▶ _Data for review_:
----------------
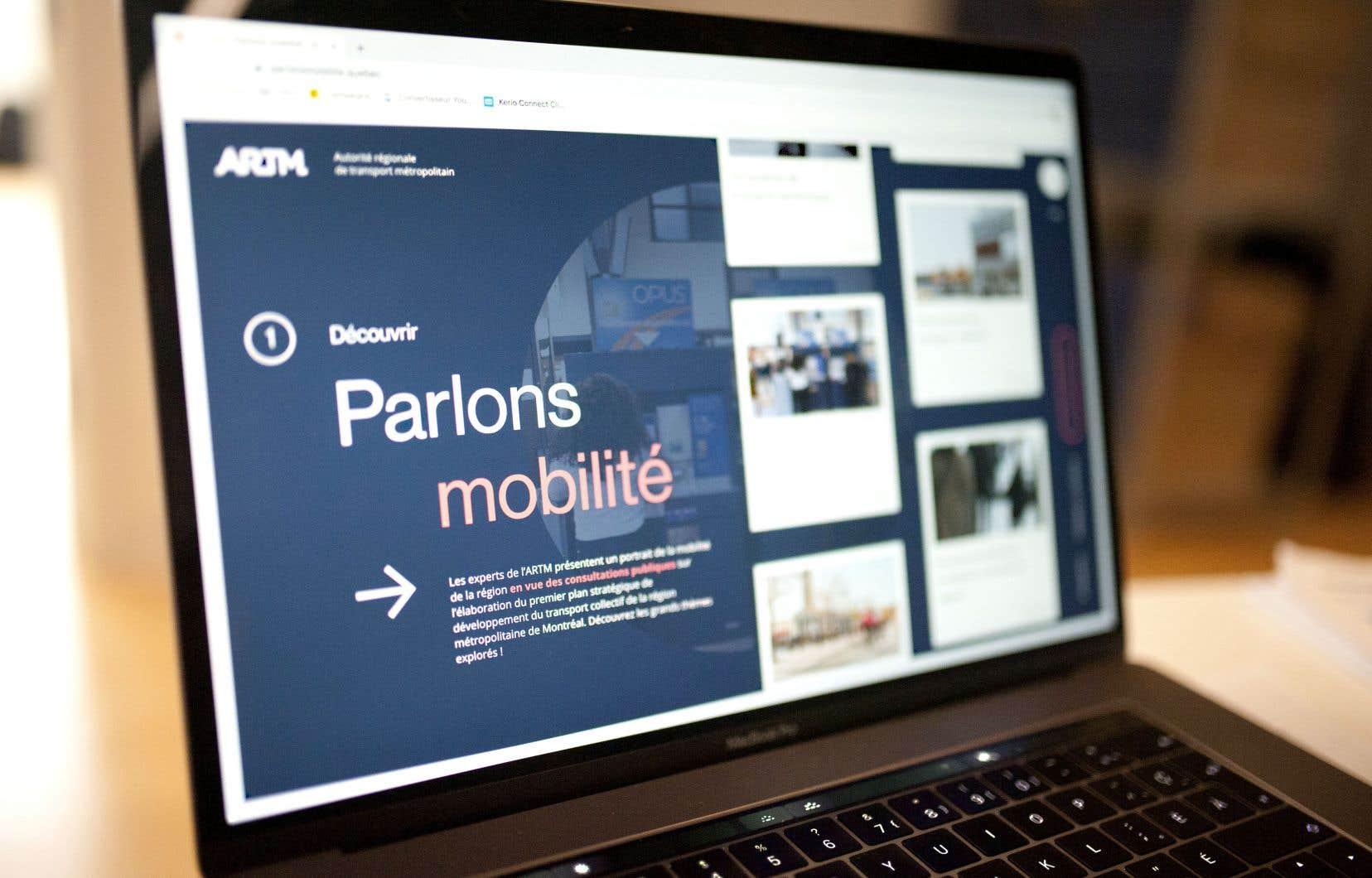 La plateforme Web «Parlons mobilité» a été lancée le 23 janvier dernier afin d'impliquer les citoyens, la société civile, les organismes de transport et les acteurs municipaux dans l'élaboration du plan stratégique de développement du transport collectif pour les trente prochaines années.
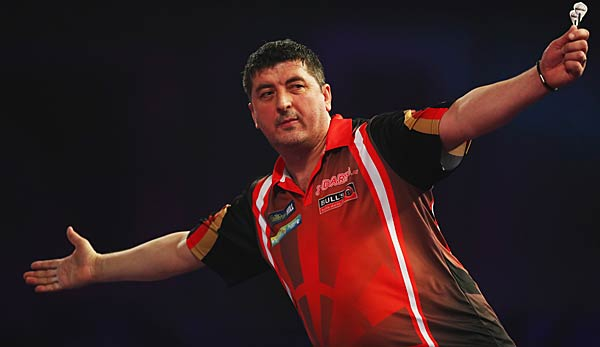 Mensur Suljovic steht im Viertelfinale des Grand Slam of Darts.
----------------
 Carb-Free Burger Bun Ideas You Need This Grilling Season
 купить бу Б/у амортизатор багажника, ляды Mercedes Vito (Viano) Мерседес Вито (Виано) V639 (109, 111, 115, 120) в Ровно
----------------
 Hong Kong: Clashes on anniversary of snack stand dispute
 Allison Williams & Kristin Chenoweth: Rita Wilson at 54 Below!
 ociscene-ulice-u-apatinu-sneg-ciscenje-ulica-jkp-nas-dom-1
----------------
▶ _Problem description_: Extract exactly and only the lines above from the line containing "Hong Kong: Clashes" through the line containing "ociscene-ulice-u-apatinu-sneg-ciscenje-ulica-jkp-nas-dom-1", both end lines included.

▶ _Exercise output_:
 Hong Kong: Clashes on anniversary of snack stand dispute
 Allison Williams & Kristin Chenoweth: Rita Wilson at 54 Below!
 ociscene-ulice-u-apatinu-sneg-ciscenje-ulica-jkp-nas-dom-1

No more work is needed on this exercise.